TEKS BACAAN »
/---

Sebby Sambom, juru bicara Organisasi Papua Merdeka (OPM), kelompok separatis utama di Papua, mengatakan ada "alasan yang masuk akal" di balik serangan kelompok itu.

Juru bicara TPNPB-OPM, Sebby Sambom (kanan). (Courtesy- TPNPB-OPM)
Juru bicara TPNPB-OPM, Sebby Sambom (kanan). (Courtesy- TPNPB-OPM)

"Target militer dan polisi tidak akan berhasil," tambahnya. "Setiap tahun akan ada kombatan baru. (Jumlah) Mereka akan bertambah, bukan berkurang."

Ia berdalih perjuangan mereka sah karena bekas penguasa kolonial Belanda menjanjikan daerah itu bisa merdeka sebelum dianeksasi oleh Indonesia pada 1963.

Indonesia menyatakan Papua sebagai wilayahnya setelah pemungutan suara pada 1969 yang diawasi oleh PBB yang mendukung integrasi Papua. Kelompok separatis mengatakan bahwa pemungutan suara, yang melibatkan sekitar 1.025 orang, tidak mencerminkan aspirasi mereka.

Paulus mengatakan kepada Reuters bahwa satuan tugas baru yang dibentuk untuk menangani kekerasan di Papua - yang dikenal sebagai Operasi Nemangkawi - memiliki dua tugas. Tugas tersebut adalah pengejaran dan penangkapan separatis bersenjata dan "pendekatan lunak" - pengembangan komunitas dan peningkatan pendampingan dengan kelompok agama dan komunitas.

Pasukan keamanan berpatroli di Ilaga, Kabupaten Puncak di Papua, 30 September 2019. (Foto: Sevianto Pakiding/Antara Foto via Reuters)
Pasukan keamanan berpatroli di Ilaga, Kabupaten Puncak di Papua, 30 September 2019. (Foto: Sevianto Pakiding/Antara Foto via Reuters)

Paulus mengatakan telah terjadi 26 serangan oleh kelompok separatis bersenjata pada tahun ini.

\---

DATA YANG DIBERIKAN »
/---

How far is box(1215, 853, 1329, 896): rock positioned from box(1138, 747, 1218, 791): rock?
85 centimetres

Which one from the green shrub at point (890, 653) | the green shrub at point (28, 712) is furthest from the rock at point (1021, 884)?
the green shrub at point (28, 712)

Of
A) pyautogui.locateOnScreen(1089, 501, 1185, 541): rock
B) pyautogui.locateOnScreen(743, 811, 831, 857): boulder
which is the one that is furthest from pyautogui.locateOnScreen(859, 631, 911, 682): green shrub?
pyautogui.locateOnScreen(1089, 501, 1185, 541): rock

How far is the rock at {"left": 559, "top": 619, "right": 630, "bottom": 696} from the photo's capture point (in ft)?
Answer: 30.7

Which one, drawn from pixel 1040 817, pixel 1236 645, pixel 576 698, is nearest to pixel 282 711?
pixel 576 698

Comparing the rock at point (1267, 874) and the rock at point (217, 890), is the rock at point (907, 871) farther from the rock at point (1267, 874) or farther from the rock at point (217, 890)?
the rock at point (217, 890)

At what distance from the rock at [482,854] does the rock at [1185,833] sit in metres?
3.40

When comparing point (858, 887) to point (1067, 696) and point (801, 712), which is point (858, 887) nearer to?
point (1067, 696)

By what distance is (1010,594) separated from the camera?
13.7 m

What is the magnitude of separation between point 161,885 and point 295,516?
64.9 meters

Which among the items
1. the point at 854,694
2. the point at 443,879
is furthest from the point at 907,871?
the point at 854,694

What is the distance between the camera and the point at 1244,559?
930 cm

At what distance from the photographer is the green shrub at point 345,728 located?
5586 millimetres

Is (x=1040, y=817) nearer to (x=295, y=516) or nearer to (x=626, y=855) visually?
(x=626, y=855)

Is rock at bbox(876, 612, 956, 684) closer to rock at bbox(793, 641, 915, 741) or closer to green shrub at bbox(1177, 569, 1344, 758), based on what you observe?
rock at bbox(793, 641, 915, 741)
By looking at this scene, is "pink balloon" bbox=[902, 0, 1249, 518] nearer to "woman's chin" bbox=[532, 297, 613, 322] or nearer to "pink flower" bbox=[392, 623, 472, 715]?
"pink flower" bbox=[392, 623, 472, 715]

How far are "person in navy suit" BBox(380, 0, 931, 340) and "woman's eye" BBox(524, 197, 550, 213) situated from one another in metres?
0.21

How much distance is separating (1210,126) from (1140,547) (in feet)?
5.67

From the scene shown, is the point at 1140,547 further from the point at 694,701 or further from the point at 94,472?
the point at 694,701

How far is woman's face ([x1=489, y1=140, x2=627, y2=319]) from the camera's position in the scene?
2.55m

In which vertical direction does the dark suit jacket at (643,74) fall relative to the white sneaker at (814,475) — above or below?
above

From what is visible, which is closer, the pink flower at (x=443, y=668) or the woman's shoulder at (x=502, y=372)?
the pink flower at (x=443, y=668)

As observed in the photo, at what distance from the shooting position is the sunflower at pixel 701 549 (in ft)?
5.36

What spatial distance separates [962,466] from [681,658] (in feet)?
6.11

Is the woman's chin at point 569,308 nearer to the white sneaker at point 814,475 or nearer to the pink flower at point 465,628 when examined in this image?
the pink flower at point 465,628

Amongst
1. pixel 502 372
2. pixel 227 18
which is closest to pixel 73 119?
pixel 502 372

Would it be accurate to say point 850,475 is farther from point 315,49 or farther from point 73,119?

\---

DAFTAR TUGAS »
**A)** Menurut Paulus dalam teks tentang Papua, berapa serangan yang dilakukan kelompok separatis bersenjata pada tahun ini?
**B)** Berdasarkan teks tentang Papua, jelaskan alasan Sebby Sambom menganggap perjuangan kelompoknya sah.
**C)** Tuliskan lanjutan teks tentang Papua, dimulai setelah kalimat terakhirnya.
Data di atas tidak diperlukan untuk mengerjakan tugas.

JAWABAN TIAP TUGAS »
**A)** Ada 26 serangan.

**B)** Sebby Sambom menganggap perjuangan mereka sah karena bekas penguasa kolonial Belanda pernah menjanjikan bahwa daerah itu bisa merdeka. Janji itu diberikan sebelum daerah tersebut dianeksasi oleh Indonesia pada 1963.

**C)**
Dia mengatakan dua tentara disergap dan senjata mereka disita dan "mereka dipotong dan dimutilasi serta dibunuh." Dalam dua insiden lainnya pada Selasa (18/5), lima tentara terluka.

Pengamat dan analis hak asasi manusia mengatakan telah terjadi pelanggaran oleh kedua belah pihak.

"Kami terus menerima laporan yang dapat dipercaya tentang penggunaan kekuatan yang berlebihan oleh militer dan polisi, termasuk pembunuhan di luar hukum, pelecehan, penangkapan sewenang-wenang dan penahanan penduduk asli Papua," kata Ravina Shamdasani, juru bicara Komisioner Tinggi Hak Asasi Manusia PBB, kepada Reuters bulan lalu.

Dugaan Korupsi

Pemerintah juga memulai penyelidikan terhadap para pejabat yang diduga korup di Papua terkait dana otonomi khusus (otsus). Mereka dituduh menggelapkan sebagian dari Rp1.092 triliun dana yang dikirim ke daerah tersebut oleh pemerintah pusat sejak 2001.

Paulus mengatakan dana pemerintah yang "besar" ini tidak membawa perbaikan yang signifikan terhadap kesejahteraan orang Papua. Papua masih menjadi salah satu wilayah termiskin di Tanah Air.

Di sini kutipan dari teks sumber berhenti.